Maxion, Anna; Gaebler, Arnim Johannes; Röhrig, Rainer; Mathiak, Klaus; Zweerings, Jana; Kutafina, Ekaterina.
Afiliação
  • Maxion A; Research Group Neuroscience, Interdisciplinary Center for Clinical Research Within the Faculty of Medicine, RWTH Aachen University, Aachen, Germany. Electronic address: anna.maxion@rwth-aachen.de.
  • Gaebler AJ; Department of Psychiatry, Psychotherapy and Psychosomatics, Medical Faculty, RWTH Aachen University, Aachen, Germany; Institute of Physiology, Medical Faculty, RWTH Aachen University, Aachen, Germany.
  • Röhrig R; Institute of Medical Informatics, Medical Faculty, RWTH Aachen University, Aachen, Germany.
  • Mathiak K; Department of Psychiatry, Psychotherapy and Psychosomatics, Medical Faculty, RWTH Aachen University, Aachen, Germany.
  • Zweerings J; Department of Psychiatry, Psychotherapy and Psychosomatics, Medical Faculty, RWTH Aachen University, Aachen, Germany.
  • Kutafina E; Institute of Medical Informatics, Medical Faculty, RWTH Aachen University, Aachen, Germany; Institute for Biomedical Informatics, Faculty of Medicine, University Hospital Cologne, University of Cologne, Cologne, Germany.
Comput Methods Programs Biomed ; 255: 108319, 2024 Jul 06.
Article em En | MEDLINE | ID: mdl-39047578
ABSTRACT
BACKGROUND AND

OBJECTIVES:

The increasing amount of open-access medical data provides new opportunities to gain clinically relevant information without recruiting new patients. We developed an open-source computational pipeline, that utilizes the publicly available electroencephalographic (EEG) data of the Temple University Hospital to identify EEG profiles associated with the usage of neuroactive medications. It facilitates access to the data and ensures consistency in data processing and analysis, thus reducing the risk of errors and creating comparable and reproducible results. Using this pipeline, we analyze the influence of common neuroactive medications on brain activity.

METHODS:

The pipeline is constructed using easily controlled modules. The user defines the medications of interest and comparison groups. The data is downloaded and preprocessed, spectral features are extracted, and statistical group comparison with visualization through a topographic EEG map is performed.
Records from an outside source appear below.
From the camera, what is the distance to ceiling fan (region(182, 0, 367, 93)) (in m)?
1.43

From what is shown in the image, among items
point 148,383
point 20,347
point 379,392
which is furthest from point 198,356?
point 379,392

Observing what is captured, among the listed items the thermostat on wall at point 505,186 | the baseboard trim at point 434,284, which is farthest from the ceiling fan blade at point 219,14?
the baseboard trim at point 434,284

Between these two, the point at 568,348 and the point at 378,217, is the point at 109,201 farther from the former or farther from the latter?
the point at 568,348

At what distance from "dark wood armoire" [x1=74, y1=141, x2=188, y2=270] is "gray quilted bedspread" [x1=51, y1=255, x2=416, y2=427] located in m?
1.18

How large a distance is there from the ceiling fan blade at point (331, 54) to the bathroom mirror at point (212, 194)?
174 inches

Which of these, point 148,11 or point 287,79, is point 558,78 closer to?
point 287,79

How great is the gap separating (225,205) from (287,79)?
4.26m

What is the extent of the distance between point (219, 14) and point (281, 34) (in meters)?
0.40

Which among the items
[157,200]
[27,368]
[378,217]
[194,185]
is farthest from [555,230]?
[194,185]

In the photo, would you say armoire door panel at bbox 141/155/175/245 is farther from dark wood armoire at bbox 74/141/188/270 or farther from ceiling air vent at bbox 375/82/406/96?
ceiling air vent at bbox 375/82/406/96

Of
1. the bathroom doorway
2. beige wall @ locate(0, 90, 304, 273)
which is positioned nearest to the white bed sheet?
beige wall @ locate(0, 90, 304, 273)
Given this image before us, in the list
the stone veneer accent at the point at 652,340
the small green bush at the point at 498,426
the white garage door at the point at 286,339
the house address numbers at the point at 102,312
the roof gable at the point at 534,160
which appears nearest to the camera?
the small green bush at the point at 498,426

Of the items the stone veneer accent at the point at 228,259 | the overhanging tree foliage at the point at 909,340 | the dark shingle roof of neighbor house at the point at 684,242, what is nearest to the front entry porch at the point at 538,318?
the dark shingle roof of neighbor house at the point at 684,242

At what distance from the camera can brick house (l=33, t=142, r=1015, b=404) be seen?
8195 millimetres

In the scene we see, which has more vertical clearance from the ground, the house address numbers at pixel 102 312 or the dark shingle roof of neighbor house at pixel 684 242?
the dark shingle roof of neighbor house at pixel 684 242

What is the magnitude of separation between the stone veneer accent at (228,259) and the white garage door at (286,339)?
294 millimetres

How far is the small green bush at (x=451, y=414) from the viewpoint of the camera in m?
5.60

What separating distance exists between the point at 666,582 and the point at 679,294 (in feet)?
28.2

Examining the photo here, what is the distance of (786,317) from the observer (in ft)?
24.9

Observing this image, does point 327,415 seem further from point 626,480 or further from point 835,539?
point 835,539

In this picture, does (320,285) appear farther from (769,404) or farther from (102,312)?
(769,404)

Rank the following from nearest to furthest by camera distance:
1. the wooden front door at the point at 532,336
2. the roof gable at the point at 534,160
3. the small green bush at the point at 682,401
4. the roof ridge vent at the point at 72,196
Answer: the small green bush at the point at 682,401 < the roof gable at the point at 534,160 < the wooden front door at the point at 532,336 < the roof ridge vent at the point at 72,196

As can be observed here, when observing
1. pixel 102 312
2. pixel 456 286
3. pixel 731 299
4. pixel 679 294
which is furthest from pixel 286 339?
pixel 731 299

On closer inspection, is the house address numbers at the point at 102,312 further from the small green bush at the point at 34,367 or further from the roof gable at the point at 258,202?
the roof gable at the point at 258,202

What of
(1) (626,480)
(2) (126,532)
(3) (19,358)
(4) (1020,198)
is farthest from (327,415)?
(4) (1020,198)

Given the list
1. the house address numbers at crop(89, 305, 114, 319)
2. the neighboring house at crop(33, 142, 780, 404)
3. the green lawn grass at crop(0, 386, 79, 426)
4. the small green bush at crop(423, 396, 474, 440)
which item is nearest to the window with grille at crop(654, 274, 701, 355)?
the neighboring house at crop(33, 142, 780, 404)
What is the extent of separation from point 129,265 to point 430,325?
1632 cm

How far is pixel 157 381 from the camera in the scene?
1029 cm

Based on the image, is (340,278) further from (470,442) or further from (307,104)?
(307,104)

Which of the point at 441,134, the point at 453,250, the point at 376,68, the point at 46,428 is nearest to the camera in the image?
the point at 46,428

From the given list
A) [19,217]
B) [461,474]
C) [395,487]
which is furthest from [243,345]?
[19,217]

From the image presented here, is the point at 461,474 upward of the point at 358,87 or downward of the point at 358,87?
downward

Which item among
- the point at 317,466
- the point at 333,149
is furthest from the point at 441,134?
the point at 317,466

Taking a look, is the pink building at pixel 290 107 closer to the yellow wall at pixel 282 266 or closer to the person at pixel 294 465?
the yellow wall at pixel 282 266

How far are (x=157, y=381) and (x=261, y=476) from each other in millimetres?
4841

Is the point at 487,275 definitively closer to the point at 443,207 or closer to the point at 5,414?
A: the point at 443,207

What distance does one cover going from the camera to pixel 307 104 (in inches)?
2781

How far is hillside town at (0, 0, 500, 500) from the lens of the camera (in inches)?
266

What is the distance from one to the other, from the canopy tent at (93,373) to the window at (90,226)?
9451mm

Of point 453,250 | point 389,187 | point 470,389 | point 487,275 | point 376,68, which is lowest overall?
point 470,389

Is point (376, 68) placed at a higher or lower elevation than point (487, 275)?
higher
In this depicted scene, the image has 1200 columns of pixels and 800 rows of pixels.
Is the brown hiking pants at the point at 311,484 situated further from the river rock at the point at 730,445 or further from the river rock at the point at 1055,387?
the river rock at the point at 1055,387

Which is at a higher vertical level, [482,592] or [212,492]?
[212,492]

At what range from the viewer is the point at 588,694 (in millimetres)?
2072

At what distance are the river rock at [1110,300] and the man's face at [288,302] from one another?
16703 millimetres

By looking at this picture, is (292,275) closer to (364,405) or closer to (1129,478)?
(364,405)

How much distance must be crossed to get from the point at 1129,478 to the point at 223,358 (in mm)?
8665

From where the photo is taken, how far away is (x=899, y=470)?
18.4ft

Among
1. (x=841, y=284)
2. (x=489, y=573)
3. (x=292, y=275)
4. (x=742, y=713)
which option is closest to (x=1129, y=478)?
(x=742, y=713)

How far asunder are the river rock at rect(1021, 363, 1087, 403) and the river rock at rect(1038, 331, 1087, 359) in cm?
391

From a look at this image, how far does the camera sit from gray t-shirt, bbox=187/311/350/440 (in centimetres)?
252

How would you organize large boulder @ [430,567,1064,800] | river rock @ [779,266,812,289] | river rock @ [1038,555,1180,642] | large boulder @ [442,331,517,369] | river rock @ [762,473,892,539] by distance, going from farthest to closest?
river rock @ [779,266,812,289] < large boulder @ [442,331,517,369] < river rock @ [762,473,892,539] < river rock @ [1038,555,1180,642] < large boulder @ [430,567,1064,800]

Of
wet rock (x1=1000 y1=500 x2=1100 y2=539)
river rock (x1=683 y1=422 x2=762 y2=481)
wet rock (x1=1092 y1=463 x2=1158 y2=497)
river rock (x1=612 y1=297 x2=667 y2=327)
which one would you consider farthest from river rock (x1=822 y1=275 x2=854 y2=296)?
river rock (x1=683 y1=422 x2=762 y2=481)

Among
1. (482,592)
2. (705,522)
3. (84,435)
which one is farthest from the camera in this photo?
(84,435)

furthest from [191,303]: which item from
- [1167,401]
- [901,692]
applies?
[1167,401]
The pipeline is adjustable to answer a variety of research questions. Here, the effects of carbamazepine and risperidone were statistically compared with control data and with other medications from the same classes (anticonvulsants and antipsychotics).

RESULTS:

The comparison between carbamazepine and the control group showed an increase in absolute and relative power for delta and theta, and a decrease in relative power for alpha, beta, and gamma. Compared to antiseizure medications, carbamazepine showed an increase in alpha and theta for absolute powers, and for relative powers an increase in alpha and theta, and a decrease in gamma and delta. Risperidone compared with the control group showed a decrease in absolute and relative power for alpha and beta and an increase in theta for relative power. Compared to antipsychotic medications, risperidone showed a decrease in delta for absolute powers. These results show good agreement with state-of-the-art research. The database allows to create large groups for many different medications. Additionally, it provides a collection of records labeled as "normal" after expert assessment, which is convenient for the creation of control groups.

CONCLUSIONS:

The pipeline allows fast testing of different hypotheses regarding links between medications and EEG spectrum through ecological usage of readily available data. It can be utilized to make informed decisions about the design of new clinical studies.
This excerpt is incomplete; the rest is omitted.